Además, ¿por qué tendría que pagar algo si no recuerdo haber recibido préstamo alguno? Lo que sí sé es que cada obrero es digno de su salario. Por lo tanto, lo único que hice fue cobrarme las lecciones que les di, pues, desasnándolos, los culturicé un poco (digo "un poco", porque tampoco puedo hacer milagros volviéndolos genios en dos patadas y un t’ajlle) y ese tipo de vocación de servicio no tiene precio conocido.
Las pocas ropas que poseo son sólo para mí, porque si las cedo a alguien, ¿con qué voy a cubrir mis desnudeces? Tuve mucha ropa y gran parte la he obsequiado. Otras las presté y no me las han devuelto. Las más fueron "nacionalizadas" apenas yo abandonaba aquellos refugios espontáneos donde, en las noches y en los días, iba a reposar mi cansancio. Si bien en muchas oportunidades yo me jactaba de poseer buenas colecciones de prendas de vestir, también existen fechas como la presente, cuando las madrugadas me sorprenden vistiendo tan sólo una muda de ropa.
Por eso es que determino que mis pobres harapos los dejen conmigo. Que no se los lleven, que me permitan conservarlos. Aunque, claro está, si a alguna persona les son de utilidad todavía, se las entreguen, que yo, solidario como el viento que sopla por igual a los mortales, animales y minerales, creeré haber encontrado en ese viento generoso, el abrigo que cubra mis partes púberes y caliente mis anquilosadas extremidades.

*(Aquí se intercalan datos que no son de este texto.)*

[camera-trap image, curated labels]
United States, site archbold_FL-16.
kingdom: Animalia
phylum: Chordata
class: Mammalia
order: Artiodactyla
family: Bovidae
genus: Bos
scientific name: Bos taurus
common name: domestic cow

A los que se jactaban y se jactan todavía de ser mis enemigos, les dejo mi perdón, con la certeza de que jamás tomé en cuenta sus malevolencias. Siempre supe que es mejor no vivir amargado colocando una venda de indiferencia a los ultrajes recibidos, perdonar agravios e injurias para reconciliarse con Dios y con el diablo y, por ende, con la propia naturaleza.

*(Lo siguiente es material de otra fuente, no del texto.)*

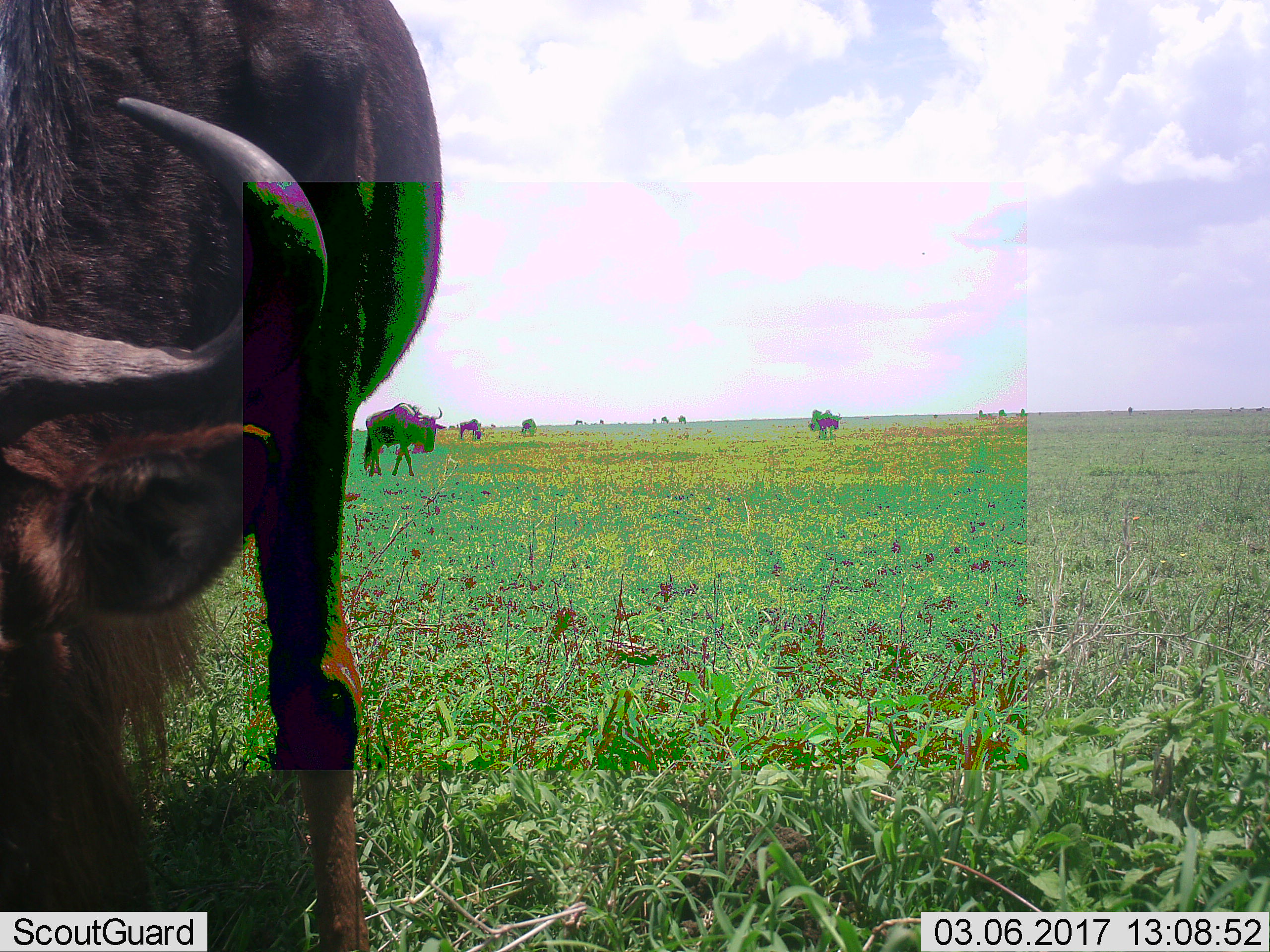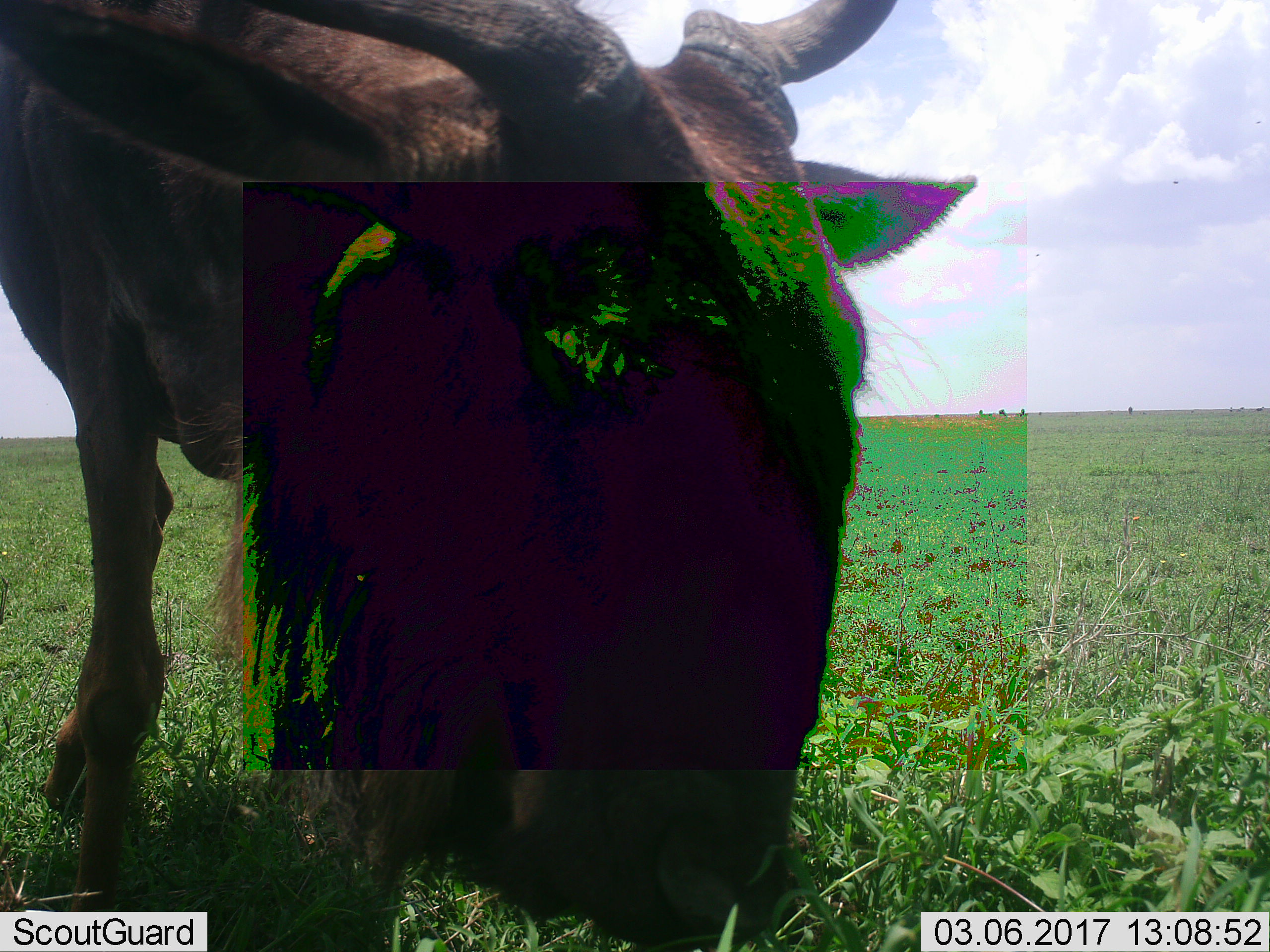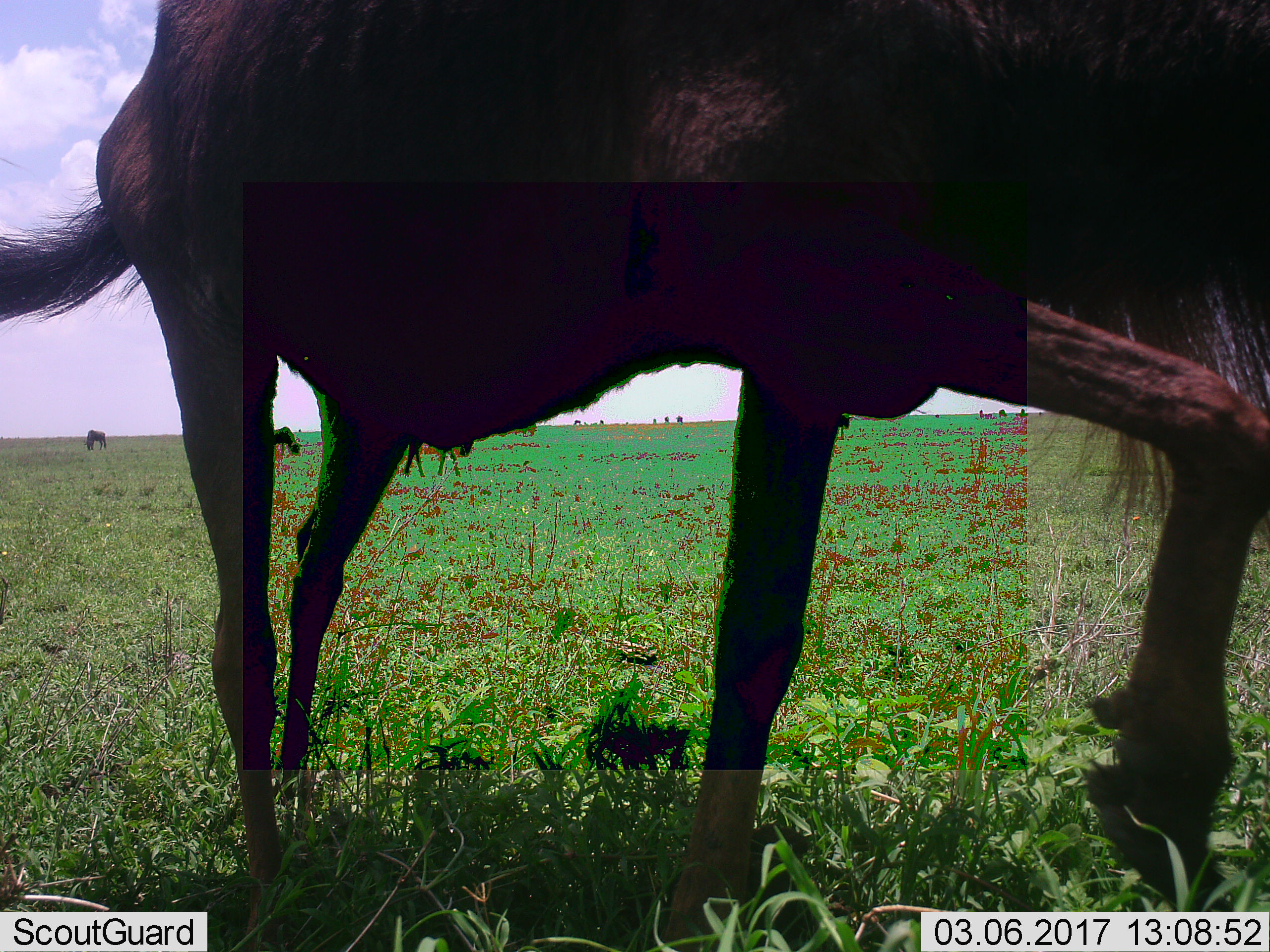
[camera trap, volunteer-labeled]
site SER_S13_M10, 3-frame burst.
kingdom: Animalia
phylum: Chordata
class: Mammalia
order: Artiodactyla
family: Bovidae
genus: Connochaetes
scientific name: Connochaetes taurinus taurinus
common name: blue wildebeest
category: wildebeestblue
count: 11-50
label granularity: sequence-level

Mi pobre corazón, hecho pomada desde los tiempos en que éramos ingenuos y cándidos y con el que recorrimos los caminos de la frustración y el desengaño, lo dejo a todas aquellas personitas que se divirtieron hasta el cansancio con sus artimañas y juegos sentimentales. A esas personitas que supieron poner en práctica sus ardides y mañas femeninas, lastimando a su gusto mis pálidos estertores personales, para dejarme llorando mi desconsuelo en cantinas y chicherías, donde estúpidamente yo moría ahogado en ingentes cantidades de licor, resucitando en medio de mi tragedia y volviendo a morir, mientras ellas, felices y contentas.

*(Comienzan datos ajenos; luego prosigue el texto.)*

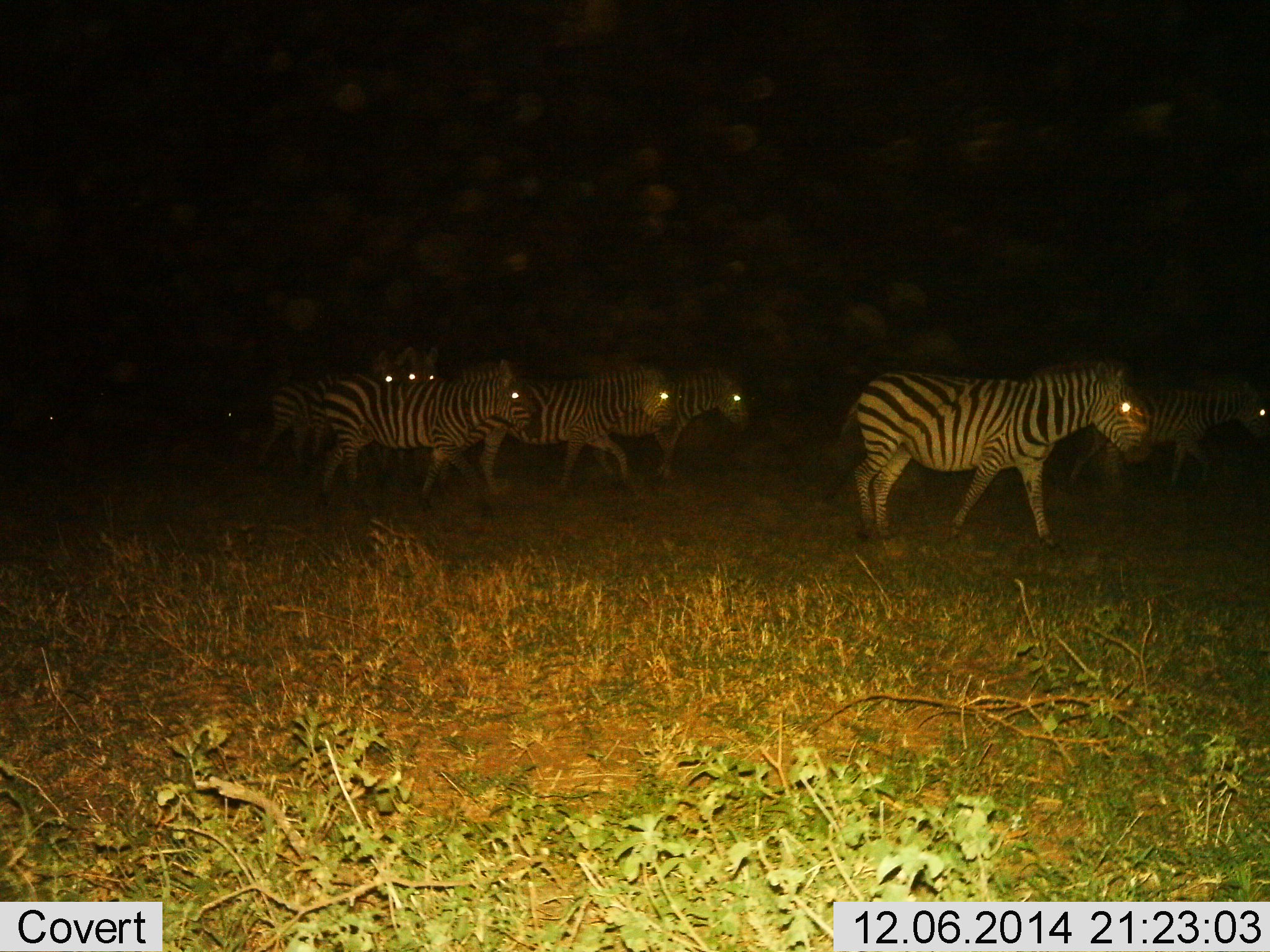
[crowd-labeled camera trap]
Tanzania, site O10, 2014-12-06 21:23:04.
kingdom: Animalia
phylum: Chordata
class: Mammalia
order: Perissodactyla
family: Equidae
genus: Equus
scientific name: Equus quagga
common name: plains zebra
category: zebra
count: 7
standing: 10%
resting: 0%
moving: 90%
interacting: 0%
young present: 0%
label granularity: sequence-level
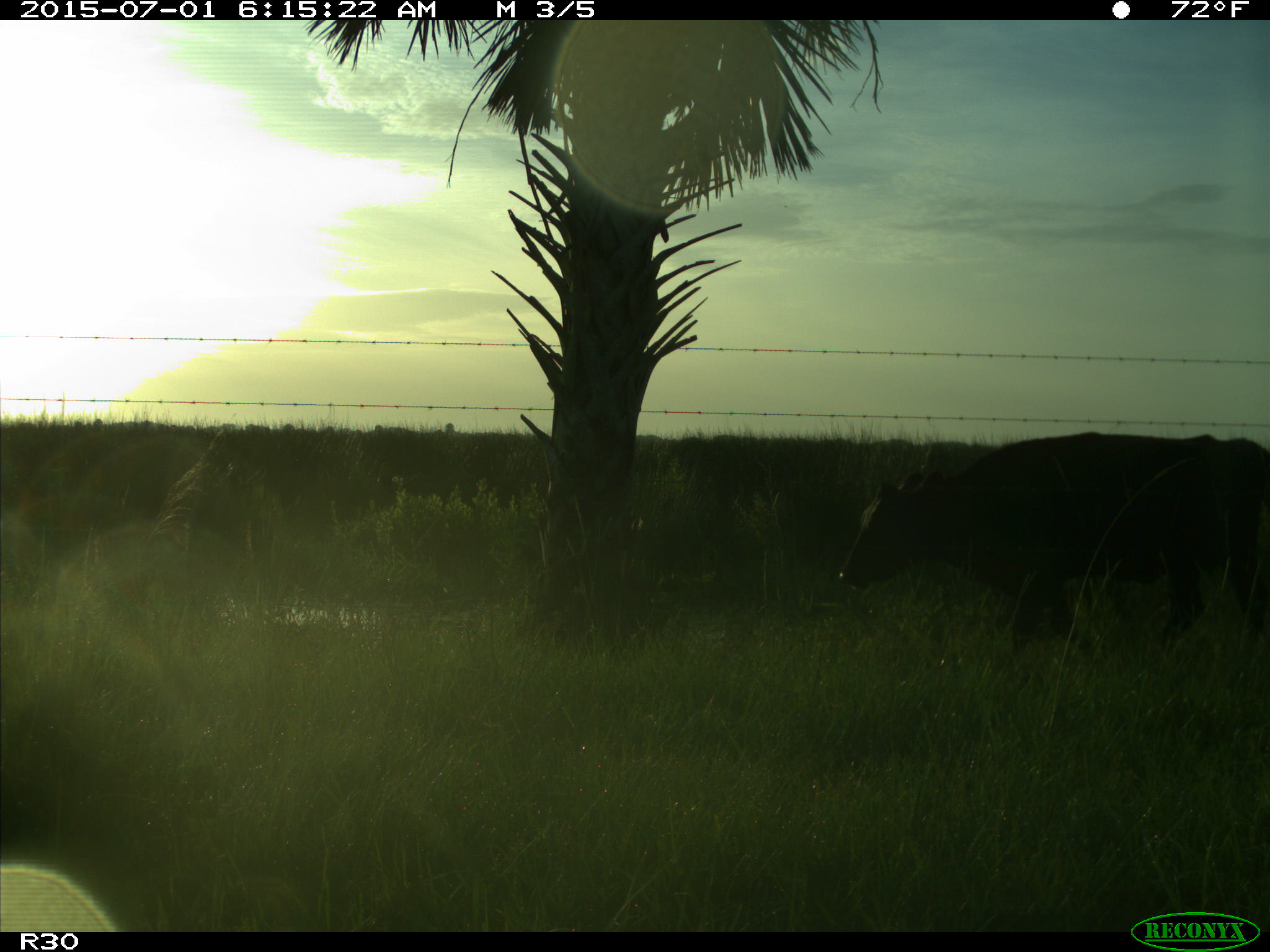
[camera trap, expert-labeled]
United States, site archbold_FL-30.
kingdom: Animalia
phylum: Chordata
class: Mammalia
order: Artiodactyla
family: Bovidae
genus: Bos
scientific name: Bos taurus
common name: domestic cow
Bos taurus (domestic cow).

Sólo a ellas les pertenecen los guiñapos de mi devaluado corazón, los restos que quedaron de mi compañero de caminos y amaneceres. Si ellas, que fueron, son y serán siempre para mí las criaturas más bellas que poblaron la tierra, desean guardar leve memoria del único ser que las ha adorado como a diosas, desde donde yo esté, siempre irá para ellas una oración de agradecimiento porque, con sus besos, sus mimos y sus desdenes, sus burlas y sus palabras melodiosas, lograron darme el aliento y fuerzas necesarias para que yo persista en se camino pedregoso de pretender ser amado, sin reconocer que amar era algo que yo nunca había aprendido.
Víctor Hugo Viscarra
La Paz, Bolivia
* Extraído de "Alcoholatum y otros drinks" de Víctor Hugo Viscarra, quien falleció a causa de una cirrosis avanzada la semana pasada a los 49 años. A diferencia de muchos "escritores del submundo urbano", Viscarra contó lo que vivió a través de sus libros: "Coba. Lenguaje secreto del hampa boliviano" (1981), "Relatos de Víctor Hugo" ((1996), "Alcoholatum y otros drinks" (2001), "Borracho estaba pero me acuerdo" (2003) y "Avisos necrológicos" (2005).